● **Page**
--
Several problems were also immediately apparent. Any balance shaft on an invert­ed yoke engine would now be below the cylinder block, and thereby add back some of the unwanted height. The cut away areas would make the cylinders difficult or impossi­ble to hone. Counterbalance masses mounted on the crankshaft would have to be hung outside of the cylinders in order to clear them.

The potential problem that worried me the most, however, had to do with the geometry of the yoke drive. Like the conventional crank and slider mechanism, the yoke drive has a dwell at one end of its stroke and a snap at the other, caused by the yoke’s varying angularity. By inverting the yoke, relative to the pistons, the dwell is moved from bottom dead center to top dead center. In fact, the piston phasing is slightly differ­ent throughout the cycle. My initial investigation into this difference lead me to believe that engine power with this new arrangement might be 10% lower at any given pres­sure level. Only later did I realize that the inverted yoke phasing looked at least as good as the 90° V-2 phasing, and this realization largely dispelled my concern. Subsequent test results reveal no decrease in performance from inverting the yoke.

Soon enough, other aspects of the inverted yoke design began falling into place. The stroke-multiplication effect of the yoke mechanism means the crankthrow diam­eter needs to be only 71% ofthe actual piston stroke, making possible a strong, one- piece stepped crankshaft, supported by bearings at both ends, which is nevertheless small enough to fit within the main needle bearing in the yoke. Counterbalance mass may readily be hung outboard of the main bearings of the rigid crankshaft. Assembly and disassembly could be extremely simple and rapid. The spool-like cutaway pistons are very lightweight, so the balance shaft can be permanently omitted. The triangular braces for the yoke arms are now stressed in tension, rather than in compression, per­mitting a lighter yoke design. The cylinders can be left intact, honed, hard anodized, finish honed, and only then cut away as necessary. One by one, the problems began to disappear, and additional advantages emerged. The new engine was named the model C-6O, and its overall size would be similar to that of the original 35cc engine.
--
● **Short problem**
Using the passage on the inverted yoke engine, explain in one to three sentences why the yoke could be made lighter.
--
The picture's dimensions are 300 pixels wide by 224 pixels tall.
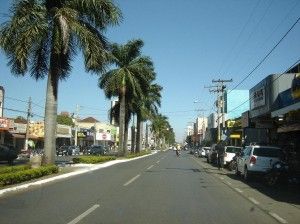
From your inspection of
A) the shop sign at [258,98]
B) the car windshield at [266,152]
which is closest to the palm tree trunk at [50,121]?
the car windshield at [266,152]

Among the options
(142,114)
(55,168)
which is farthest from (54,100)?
(142,114)

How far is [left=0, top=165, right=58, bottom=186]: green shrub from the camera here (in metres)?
19.8

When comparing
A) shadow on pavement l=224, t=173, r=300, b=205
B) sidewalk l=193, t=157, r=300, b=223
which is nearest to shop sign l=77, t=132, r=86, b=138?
shadow on pavement l=224, t=173, r=300, b=205

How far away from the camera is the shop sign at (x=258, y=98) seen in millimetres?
41281

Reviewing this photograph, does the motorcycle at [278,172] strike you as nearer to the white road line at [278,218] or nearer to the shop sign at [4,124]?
the white road line at [278,218]

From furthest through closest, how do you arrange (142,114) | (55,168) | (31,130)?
(31,130) < (142,114) < (55,168)

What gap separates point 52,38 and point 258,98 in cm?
2116

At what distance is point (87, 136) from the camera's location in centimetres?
11462

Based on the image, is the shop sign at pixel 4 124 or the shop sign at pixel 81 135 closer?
the shop sign at pixel 4 124

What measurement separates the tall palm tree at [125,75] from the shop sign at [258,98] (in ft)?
40.9

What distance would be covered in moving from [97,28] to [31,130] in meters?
52.0

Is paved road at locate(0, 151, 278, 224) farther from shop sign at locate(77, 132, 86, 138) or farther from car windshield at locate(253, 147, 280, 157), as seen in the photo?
shop sign at locate(77, 132, 86, 138)

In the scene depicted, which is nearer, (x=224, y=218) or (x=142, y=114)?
(x=224, y=218)

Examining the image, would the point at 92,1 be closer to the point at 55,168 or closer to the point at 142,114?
the point at 55,168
--
● **Answer**
In the inverted design, the triangular braces for the yoke arms are stressed in tension instead of compression. That change permits a lighter yoke.